* _Text block_:
Obesity and overweight have been associated with several adult diseases, leading to disability and decreased quality of life [4]. Besides, there are reports in the literature that have described a higher prevalence of musculoskeletal disorders in overweight or obese children compared to children with a normal weight (16% vs. 14.1%; OR 95% CI = 1.16 (0.84–1.61) [5]. The above has been explained because visceral adipose tissue hypertrophy contributes to muscle dysfunction, mainly through the dysregulated production of adipokines; for this reason, the muscle cell is less efficient when executing signaling functions [6]. Obesity also increases the secretion of adiponectin, and the production of inflammatory mediators, while decreasing the synthesis of contractile proteins in the myotubes of muscle fibres [7].

Furthermore, there is growing evidence showing the effects of obesity on skeletal muscle function, such as [8] impairment in oxidative capacity, [9] abnormal muscle fibre organization, [10] interrupting the calcium cycle, [11] inducing easy fatigue, [7] and a decline in contractile function [12] and the change of slow-twitch fibres to fast-twitch ones [13].

On the other hand, clinical studies on the effects of obesity on muscle size and function have shown that muscle torque, and power, in people with obesity, are higher than those of normal weight [14]. Obesity has also been associated with reduced maximum muscle strength, affecting mainly the function of antigravity muscles, leading to reduced mobility [15].

Additionally, muscle strength is considered an essential factor in the development of children and adolescents, which is necessary to carry out daily life activities such as self-care, walking, or running, which are essential to facilitate adequate social interaction and prevent diseases in adulthood [16,17,18,19].

* _Task instructions_:
Please continue the passage on obesity and muscle function from where it stops.

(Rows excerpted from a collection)
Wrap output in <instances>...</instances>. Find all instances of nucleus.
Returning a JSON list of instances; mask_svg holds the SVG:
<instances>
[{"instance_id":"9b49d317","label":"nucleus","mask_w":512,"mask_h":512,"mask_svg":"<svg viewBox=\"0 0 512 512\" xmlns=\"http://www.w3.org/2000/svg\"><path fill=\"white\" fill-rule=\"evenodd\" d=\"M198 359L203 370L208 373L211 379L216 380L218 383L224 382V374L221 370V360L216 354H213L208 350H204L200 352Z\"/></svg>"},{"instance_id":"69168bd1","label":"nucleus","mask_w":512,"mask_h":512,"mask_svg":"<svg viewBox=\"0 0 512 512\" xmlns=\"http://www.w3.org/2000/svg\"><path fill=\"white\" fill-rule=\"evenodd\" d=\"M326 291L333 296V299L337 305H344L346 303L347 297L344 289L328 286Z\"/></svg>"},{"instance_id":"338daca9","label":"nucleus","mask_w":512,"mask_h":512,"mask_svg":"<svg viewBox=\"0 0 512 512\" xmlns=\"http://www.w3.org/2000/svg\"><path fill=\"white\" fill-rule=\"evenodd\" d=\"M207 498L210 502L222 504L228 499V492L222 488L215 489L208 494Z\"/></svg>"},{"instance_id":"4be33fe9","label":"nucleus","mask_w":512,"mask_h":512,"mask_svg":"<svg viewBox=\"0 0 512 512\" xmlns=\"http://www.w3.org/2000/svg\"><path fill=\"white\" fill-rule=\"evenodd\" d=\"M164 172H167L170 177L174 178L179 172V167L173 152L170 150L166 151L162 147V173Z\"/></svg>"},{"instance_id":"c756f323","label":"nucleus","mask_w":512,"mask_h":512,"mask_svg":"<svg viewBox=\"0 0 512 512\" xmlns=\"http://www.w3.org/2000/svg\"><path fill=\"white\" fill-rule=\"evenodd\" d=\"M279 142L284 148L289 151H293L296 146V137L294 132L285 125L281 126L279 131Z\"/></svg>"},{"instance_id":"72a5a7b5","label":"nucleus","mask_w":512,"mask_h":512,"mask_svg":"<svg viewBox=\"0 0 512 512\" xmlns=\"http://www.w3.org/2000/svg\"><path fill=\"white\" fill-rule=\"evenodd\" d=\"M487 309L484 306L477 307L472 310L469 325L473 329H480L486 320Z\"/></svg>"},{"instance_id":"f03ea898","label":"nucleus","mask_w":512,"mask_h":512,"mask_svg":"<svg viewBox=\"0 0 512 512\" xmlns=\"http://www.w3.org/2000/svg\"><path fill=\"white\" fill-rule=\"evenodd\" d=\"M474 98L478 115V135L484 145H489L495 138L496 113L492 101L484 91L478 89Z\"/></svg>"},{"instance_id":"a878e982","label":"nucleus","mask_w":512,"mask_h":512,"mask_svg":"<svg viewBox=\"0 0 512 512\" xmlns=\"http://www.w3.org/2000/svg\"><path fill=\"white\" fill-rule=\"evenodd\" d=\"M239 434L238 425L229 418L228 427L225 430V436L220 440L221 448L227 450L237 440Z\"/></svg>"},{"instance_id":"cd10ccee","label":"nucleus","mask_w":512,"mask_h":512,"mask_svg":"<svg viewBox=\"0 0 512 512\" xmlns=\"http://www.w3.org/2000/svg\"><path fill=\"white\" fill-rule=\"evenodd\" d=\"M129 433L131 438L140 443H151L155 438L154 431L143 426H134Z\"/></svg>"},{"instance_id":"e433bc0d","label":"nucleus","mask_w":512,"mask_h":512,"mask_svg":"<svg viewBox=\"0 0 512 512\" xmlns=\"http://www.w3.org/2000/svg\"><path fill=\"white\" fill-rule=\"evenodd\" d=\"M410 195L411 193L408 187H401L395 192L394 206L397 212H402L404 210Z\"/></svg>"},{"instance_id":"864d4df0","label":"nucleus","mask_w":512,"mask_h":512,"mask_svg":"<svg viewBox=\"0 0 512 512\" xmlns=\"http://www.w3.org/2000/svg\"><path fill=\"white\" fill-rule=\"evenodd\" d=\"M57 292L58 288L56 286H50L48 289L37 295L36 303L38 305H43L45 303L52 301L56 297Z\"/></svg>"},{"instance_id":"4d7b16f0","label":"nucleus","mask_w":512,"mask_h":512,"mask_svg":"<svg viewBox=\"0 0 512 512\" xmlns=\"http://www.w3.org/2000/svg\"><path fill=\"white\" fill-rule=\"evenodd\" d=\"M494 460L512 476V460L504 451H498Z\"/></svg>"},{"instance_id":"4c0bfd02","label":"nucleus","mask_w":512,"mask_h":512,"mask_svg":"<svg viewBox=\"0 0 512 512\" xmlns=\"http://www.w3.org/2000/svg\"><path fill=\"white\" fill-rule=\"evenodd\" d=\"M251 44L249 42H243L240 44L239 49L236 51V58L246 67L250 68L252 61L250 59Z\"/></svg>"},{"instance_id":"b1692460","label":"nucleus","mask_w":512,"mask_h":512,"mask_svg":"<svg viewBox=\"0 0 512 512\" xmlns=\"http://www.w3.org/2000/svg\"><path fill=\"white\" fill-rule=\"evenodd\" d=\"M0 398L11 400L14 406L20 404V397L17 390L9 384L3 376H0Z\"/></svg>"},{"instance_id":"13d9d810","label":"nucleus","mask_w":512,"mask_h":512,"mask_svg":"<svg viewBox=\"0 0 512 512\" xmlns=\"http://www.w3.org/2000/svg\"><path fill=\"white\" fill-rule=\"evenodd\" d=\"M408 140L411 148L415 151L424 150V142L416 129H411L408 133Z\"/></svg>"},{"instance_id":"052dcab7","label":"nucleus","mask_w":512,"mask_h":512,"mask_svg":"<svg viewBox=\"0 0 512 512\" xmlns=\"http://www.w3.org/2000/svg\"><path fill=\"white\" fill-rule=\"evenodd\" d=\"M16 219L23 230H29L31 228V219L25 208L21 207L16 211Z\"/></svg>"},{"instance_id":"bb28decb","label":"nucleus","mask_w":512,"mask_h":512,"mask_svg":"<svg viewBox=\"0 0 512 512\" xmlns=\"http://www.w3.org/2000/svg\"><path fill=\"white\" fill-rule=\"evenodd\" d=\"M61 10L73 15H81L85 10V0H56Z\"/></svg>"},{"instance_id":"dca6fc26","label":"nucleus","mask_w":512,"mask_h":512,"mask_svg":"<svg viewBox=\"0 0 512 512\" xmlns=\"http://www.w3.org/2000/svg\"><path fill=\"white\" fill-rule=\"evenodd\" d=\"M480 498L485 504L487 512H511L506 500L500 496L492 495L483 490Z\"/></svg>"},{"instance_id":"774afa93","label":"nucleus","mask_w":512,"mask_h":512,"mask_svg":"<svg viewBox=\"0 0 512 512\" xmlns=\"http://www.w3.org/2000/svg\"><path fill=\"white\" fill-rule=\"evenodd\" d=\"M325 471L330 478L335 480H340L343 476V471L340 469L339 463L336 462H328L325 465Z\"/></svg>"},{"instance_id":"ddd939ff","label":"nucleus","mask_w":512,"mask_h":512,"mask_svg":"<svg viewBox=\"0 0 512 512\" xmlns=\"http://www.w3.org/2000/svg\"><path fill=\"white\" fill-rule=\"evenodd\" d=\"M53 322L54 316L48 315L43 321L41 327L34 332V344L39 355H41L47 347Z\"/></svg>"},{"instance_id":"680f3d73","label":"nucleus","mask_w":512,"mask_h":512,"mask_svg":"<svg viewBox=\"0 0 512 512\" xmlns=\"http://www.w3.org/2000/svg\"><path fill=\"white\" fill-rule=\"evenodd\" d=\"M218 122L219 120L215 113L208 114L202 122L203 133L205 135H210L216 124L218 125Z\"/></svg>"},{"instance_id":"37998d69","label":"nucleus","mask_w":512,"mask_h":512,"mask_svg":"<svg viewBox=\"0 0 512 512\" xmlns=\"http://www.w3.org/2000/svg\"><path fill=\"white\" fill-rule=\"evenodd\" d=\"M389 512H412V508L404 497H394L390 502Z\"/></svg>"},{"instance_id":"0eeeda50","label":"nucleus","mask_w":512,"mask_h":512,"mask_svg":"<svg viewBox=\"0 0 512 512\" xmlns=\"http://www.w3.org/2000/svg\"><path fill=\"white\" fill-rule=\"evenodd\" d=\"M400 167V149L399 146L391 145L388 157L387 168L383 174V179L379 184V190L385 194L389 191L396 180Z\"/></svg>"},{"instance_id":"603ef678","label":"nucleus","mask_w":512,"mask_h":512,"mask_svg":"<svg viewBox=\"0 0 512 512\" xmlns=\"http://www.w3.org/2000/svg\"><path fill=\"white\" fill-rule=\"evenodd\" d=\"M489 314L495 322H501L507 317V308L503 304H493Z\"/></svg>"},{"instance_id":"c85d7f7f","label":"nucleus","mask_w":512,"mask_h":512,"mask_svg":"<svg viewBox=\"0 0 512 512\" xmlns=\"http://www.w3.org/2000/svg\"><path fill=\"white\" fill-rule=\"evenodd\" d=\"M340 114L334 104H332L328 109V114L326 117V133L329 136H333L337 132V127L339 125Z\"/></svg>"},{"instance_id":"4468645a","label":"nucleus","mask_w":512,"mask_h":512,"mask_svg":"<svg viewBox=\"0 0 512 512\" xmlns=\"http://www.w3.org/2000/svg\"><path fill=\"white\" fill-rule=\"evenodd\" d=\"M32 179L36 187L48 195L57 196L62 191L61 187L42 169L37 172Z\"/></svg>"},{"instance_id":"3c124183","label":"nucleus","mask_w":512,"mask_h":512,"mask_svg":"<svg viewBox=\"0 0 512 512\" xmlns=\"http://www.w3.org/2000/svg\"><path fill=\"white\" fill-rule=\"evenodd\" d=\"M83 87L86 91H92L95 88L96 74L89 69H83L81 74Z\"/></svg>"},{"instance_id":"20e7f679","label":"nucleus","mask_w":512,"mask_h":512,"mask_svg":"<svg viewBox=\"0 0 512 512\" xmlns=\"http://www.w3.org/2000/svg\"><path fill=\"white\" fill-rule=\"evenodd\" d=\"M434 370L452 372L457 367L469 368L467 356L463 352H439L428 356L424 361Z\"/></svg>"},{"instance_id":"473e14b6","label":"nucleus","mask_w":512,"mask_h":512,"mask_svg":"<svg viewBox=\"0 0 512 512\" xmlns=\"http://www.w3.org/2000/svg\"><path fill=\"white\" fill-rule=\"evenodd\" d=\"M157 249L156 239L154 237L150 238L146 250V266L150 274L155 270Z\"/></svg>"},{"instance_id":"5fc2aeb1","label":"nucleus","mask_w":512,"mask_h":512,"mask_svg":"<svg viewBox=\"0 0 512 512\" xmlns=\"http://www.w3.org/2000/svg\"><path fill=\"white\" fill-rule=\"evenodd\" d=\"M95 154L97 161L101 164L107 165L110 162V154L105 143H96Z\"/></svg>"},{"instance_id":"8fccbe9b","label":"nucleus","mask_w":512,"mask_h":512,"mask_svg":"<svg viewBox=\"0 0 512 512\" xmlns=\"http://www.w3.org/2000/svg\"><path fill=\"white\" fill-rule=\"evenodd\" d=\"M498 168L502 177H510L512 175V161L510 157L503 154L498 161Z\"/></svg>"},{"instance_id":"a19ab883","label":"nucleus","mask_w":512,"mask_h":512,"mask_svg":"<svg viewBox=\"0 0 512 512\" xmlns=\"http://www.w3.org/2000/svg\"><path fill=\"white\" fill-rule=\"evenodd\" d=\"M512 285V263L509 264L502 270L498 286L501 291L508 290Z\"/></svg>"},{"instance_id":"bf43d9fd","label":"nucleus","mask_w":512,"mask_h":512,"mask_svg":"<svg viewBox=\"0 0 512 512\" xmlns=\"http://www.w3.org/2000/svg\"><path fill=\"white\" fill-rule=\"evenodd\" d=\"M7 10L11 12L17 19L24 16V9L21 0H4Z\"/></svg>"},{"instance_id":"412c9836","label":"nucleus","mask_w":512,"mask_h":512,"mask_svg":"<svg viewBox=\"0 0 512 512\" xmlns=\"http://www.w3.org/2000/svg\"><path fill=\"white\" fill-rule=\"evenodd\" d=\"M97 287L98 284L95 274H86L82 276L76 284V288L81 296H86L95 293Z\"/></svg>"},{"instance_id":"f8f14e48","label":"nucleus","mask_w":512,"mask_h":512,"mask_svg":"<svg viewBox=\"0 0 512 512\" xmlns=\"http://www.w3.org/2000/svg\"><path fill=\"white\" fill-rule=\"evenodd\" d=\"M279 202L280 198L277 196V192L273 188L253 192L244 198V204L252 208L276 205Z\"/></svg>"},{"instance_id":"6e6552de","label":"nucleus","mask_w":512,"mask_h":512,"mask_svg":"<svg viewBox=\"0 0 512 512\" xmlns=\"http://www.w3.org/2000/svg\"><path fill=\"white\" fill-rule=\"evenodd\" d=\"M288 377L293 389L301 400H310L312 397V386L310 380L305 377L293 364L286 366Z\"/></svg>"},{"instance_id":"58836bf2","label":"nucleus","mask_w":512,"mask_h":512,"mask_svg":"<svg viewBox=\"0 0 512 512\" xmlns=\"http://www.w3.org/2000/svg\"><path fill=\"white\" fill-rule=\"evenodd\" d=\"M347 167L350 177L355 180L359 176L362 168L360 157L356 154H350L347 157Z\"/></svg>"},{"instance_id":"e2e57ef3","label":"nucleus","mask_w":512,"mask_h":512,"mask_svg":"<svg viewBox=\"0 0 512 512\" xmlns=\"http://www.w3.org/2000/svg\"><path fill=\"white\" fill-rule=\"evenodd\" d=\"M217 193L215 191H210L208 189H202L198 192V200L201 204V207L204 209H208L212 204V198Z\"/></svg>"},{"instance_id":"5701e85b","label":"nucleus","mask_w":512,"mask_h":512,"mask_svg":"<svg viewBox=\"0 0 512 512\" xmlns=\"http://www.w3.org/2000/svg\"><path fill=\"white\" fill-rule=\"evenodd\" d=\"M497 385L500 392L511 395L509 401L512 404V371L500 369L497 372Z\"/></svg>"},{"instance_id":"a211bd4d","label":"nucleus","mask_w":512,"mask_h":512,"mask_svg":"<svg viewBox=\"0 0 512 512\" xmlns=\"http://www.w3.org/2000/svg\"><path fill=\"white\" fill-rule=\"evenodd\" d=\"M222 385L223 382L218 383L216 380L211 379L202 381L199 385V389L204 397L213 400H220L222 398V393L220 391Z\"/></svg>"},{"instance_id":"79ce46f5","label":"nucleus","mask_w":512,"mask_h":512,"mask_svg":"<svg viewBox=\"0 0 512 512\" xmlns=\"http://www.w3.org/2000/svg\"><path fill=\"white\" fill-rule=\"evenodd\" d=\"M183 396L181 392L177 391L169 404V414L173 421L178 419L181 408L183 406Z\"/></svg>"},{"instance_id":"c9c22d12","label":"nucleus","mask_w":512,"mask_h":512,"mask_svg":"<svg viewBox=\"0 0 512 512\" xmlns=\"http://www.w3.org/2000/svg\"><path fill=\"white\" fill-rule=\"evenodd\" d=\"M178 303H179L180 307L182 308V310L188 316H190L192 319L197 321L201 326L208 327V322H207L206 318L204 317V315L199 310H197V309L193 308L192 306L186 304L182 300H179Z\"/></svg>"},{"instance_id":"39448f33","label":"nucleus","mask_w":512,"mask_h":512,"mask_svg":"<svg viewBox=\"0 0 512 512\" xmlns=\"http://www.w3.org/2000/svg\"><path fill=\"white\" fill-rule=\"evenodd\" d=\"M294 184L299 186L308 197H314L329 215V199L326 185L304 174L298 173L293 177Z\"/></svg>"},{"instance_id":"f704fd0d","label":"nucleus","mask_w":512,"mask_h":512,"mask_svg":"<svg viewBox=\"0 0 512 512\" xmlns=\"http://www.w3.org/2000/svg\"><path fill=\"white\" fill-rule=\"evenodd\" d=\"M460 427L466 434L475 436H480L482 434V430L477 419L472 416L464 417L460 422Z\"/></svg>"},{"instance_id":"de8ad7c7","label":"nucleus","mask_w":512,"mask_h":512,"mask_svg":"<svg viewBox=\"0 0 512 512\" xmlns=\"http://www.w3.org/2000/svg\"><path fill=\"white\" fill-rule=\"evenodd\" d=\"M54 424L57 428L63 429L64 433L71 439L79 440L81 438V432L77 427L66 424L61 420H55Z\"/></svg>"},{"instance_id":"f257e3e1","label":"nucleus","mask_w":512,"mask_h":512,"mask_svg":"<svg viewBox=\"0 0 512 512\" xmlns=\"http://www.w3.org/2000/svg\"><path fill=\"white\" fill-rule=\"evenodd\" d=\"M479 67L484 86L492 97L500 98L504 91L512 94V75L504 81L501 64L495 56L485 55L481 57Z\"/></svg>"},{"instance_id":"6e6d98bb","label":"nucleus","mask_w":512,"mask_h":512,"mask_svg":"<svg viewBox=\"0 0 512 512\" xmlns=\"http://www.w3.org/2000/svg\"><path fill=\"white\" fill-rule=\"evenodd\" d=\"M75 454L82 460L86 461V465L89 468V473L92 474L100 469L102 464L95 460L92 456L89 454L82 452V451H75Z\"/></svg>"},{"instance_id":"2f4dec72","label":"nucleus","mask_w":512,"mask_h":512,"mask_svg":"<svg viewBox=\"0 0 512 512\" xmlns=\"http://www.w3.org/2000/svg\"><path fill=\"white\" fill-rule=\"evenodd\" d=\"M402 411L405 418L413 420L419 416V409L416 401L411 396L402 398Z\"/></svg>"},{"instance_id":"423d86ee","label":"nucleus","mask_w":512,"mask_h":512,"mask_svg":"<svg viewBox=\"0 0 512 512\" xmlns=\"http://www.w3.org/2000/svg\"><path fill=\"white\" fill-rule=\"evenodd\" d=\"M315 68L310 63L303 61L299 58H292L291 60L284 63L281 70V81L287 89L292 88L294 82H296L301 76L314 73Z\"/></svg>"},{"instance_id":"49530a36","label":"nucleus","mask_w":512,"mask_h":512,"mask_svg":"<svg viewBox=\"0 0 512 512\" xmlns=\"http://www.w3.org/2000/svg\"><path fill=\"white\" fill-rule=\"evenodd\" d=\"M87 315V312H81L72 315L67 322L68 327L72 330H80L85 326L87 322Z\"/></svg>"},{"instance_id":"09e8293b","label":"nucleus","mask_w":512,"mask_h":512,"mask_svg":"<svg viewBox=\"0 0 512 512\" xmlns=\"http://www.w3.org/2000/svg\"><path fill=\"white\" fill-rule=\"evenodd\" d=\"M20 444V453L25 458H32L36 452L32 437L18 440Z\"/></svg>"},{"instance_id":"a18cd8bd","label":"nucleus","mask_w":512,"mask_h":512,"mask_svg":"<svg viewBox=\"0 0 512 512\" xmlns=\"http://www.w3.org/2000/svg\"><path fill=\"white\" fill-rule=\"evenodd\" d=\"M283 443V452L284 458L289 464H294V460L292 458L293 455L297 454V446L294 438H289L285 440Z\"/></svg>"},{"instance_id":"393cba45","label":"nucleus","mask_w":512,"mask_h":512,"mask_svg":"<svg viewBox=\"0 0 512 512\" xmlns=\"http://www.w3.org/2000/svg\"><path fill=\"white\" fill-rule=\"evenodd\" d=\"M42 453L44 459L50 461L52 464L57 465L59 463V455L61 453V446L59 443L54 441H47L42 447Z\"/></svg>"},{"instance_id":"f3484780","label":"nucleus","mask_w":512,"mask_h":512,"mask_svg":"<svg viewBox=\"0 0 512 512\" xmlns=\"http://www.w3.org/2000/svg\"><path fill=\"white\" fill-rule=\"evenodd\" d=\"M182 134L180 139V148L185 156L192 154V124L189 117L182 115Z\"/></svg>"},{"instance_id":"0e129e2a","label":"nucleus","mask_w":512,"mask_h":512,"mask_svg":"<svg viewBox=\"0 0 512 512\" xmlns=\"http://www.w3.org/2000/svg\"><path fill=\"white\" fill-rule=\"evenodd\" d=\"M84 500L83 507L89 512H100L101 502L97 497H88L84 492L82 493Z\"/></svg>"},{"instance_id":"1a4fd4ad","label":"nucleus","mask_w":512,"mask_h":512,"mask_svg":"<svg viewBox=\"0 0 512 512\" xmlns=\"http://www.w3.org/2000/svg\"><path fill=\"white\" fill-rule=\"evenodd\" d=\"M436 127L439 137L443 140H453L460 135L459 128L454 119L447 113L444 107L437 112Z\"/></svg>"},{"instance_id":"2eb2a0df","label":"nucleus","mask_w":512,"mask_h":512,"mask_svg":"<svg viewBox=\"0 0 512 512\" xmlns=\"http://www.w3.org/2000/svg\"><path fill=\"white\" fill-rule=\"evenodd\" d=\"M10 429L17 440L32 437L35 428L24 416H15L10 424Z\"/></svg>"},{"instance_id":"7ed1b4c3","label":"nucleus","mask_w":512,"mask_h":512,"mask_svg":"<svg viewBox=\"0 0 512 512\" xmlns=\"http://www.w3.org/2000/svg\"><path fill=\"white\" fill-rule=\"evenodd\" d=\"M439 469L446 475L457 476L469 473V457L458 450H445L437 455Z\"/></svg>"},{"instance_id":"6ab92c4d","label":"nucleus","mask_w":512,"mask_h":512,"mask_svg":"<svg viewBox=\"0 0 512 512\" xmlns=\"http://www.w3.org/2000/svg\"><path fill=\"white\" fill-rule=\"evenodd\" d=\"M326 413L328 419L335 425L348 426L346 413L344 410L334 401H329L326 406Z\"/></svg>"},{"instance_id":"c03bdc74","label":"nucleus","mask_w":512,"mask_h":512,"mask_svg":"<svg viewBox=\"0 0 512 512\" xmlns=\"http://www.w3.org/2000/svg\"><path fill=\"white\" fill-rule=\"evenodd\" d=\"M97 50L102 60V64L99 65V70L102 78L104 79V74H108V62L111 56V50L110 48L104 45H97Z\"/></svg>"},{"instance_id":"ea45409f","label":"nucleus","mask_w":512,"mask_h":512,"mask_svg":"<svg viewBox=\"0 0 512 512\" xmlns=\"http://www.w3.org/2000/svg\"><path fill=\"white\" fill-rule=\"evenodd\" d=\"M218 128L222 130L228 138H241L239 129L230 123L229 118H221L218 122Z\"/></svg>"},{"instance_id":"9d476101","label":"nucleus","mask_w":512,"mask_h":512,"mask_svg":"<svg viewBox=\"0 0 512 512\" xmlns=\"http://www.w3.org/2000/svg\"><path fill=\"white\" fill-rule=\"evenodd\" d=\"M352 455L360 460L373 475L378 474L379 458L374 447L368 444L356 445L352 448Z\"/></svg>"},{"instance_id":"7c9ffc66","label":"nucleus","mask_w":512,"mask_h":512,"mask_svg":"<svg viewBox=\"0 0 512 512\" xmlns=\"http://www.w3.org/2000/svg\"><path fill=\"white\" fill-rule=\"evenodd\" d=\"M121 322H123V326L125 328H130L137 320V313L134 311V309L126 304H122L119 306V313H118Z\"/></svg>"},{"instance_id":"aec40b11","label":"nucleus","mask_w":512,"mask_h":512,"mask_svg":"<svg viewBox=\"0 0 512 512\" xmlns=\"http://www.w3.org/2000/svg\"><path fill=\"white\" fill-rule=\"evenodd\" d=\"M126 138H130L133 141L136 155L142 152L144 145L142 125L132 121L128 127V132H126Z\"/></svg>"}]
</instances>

* _Task response_:
Even though the evaluation of muscle strength is necessary due to the above, most of the studies in children and adolescents are carried out with tests used in adults, which are “adapted” and rarely validated, which makes it difficult to know precisely the degree of impairment of muscle strength and power in overweight and obese children. Therefore, the purpose of this study was to show the most used tests to assess muscle strength and power in patients living with overweight and obesity, which provides valuable information for the personnel responsible for managing these patients.

Materials and methods

Data sources

This review was carried out following the question frame PEOS (Patient, Exposure, Outcome, Study): P = Participants aged 6–18 years, E = obesity or overweight or normal weight, O = muscle strength, muscle power, and S = Observational studies. This review was not registered in any international database of prospectively systematic reviews, but it was carried out through the PRISMA methodology. An additional file shows the description of the assessment test considered in this review; see Supplementary Material Annex 1.

Initially, we developed different search strategies in the electronic database MEDLINE (PubMed) using the MeSH terms: “child,” “obesity,” “muscle strength,” and ”physical fitness,” and through the search process, resulted in this final search strategy: “overweight AND obesity AND child AND muscular AND perform AND muscle strength AND physical fitness AND fitness,” and then we adapted this strategy to the different search engines; TripDataBase, Epitemonikos, EBSCO essentials, NICE, SCOPUS, OVID, ScienceDirect, BVS and LILACs (Fig. 1). An additional file shows the search strategy used to identify studies; see Supplementary Material Annex 2.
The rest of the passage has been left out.